━━━━━ Source excerpt ━━━━━

# Recent College Grad moving to Mexico. Costs of living?



## RJV08 (Jun 25, 2013)

I am new to this site, and I will try to make this short

I'm a recent college graduate in anthropology, and I have lived in the Midwest for my entire life. I am Mexican-American, and I'm hoping to obtain a Mexican passport within the next few weeks. I have expressed interest in teaching English abroad in Guadalajara, Mexico, and the program that I am in rolling with has a guaranteed job placement in that area, but I am curious to know what are the cost of living in that city. 

I do not have much money, since I'm only working a part time job back here in the States before I take my ITTO (International Teacher Training Organization) course in Mexico. 

it's become a dream for me to travel & live in a country outside of the US, but I need to know what I need to prepare myself for. I am leaving on July 28th, and I do not know if I will come back or not, depending on how things go. if it helps, I will be getting a Mexican passport within the next few weeks, and I am fluent in English, Spanish, and Italian, and I also speak proficient French and Portuguese. hopefully anyone who has been in a similar situation will be able to help me out, but I welcome any help from anyone. If anyone needs more information, let me know. Please and thank you


----------



## sputnik (Jan 10, 2011)

have you had any replys to your post? I just saw it. I will reply to you by private email if you want to give it. thanks ....here is [email protected]


----------



## TundraGreen (Jul 15, 2010)

RJV08 said:


> …and the program that I am in rolling [sic] with has a guaranteed job placement in that area, but I am curious to know what are the cost of living in that city.…


I envy your facility with languages. I have learned passable Spanish since coming to Mexico and am working on German, but will never be fluent in anything but English.

Given your language skills, the homophone mix up was amusing, "in rolling" for "enrolling".

━━━━━

→ What to work on:
Write the next part of the forum thread about a recent graduate's cost of living in Guadalajara, picking up after its last line. The rows play no part in this.

━━━━━ Data excerpts ━━━━━

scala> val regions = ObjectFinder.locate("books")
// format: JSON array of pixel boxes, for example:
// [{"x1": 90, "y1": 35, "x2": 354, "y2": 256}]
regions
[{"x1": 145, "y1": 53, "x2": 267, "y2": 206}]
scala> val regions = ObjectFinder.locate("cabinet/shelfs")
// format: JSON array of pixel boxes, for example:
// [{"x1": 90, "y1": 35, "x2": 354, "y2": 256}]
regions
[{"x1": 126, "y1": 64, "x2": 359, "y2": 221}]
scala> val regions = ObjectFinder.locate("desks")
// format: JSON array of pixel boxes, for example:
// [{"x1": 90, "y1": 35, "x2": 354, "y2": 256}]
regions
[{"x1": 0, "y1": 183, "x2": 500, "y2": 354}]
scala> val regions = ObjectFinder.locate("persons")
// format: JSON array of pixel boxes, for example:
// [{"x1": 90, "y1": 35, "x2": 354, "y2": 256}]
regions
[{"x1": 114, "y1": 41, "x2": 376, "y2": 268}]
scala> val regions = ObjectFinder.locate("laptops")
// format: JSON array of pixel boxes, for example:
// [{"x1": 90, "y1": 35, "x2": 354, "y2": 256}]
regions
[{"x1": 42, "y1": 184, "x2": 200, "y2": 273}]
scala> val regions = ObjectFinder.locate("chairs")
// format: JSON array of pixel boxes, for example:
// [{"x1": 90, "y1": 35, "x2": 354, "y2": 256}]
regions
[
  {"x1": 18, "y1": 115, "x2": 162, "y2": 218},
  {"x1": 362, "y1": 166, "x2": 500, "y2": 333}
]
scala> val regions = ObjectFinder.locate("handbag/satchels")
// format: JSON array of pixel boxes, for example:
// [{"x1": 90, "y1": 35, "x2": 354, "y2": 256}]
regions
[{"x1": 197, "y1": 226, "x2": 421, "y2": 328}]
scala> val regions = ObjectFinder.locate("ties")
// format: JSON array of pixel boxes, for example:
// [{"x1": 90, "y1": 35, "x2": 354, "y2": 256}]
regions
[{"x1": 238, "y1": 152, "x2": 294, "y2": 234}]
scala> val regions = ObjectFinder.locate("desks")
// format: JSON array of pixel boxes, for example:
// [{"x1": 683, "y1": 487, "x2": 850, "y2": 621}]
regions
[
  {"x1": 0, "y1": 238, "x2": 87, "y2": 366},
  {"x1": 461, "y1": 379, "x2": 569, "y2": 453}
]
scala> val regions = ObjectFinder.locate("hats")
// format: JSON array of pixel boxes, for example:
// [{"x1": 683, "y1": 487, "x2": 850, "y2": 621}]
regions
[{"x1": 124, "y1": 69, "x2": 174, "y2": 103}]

━━━━━

→ Answer to this task:
----------



## AlanMexicali (Jun 1, 2011)

TundraGreen said:


> I envy your facility with languages. I have learned passable Spanish since coming to Mexico and am working on German, but will never be fluent in anything but English.
> 
> Given your language skills, the homophone mix up was amusing, "in rolling" for "enrolling".


After a complete year here and not speaking English with my wife or anyone else I also mix up words right here on the forum. If 15 minutes passes and I cannot edit, they remain. 

Sometimes I have to think about what is the correct grammar in English when thinking to myself.

I don´t translate from English to Spanish now for about 4 or 5 years, which makes understanding and reading Spanish much easier.

I have 1 American friend here I see about every other week for coffee. He translates from English to Spanish and there is a pause after every sentence when we are in company and only speaking Spanish, but he has a very good command of Spanish and has been here 17 years. I presume he always will.


----------



## RJV08 (Jun 25, 2013)

AlanMexicali said:


> After a complete year here and not speaking English with my wife or anyone else I also mix up words right here on the forum. If 15 minutes passes and I cannot edit, they remain.
> 
> Sometimes I have to think about what is the correct grammar in English when thinking to myself.
> 
> ...


This thread was created from my phone XD There were bound to be some careless mistakes at some point.

Most Mexican-Americans I grew up with have little to no knowledge of the Spanish language, which almost disappoints me.


----------



## AlanMexicali (Jun 1, 2011)

RJV08 said:


> This thread was created from my phone XD There were bound to be some careless mistakes at some point.
> 
> Most Mexican-Americans I grew up with have little to no knowledge of the Spanish language, which almost disappoints me.


I lived in San Diego and worked with mostly Mexicans, most are immigrants but not all, and lived with my ex wife who was from Mexicali and I only know of 1 family, he being a non Mexican, she a cousin of my wife, 2 kids zero Spanish, whose children and friends are not fluent in Spanish, well some can´t read or write it but speak it very well. This for 35 years includes several hundred Mexicans and Mexican Americans , mostly kids of immigrants, and their extended families.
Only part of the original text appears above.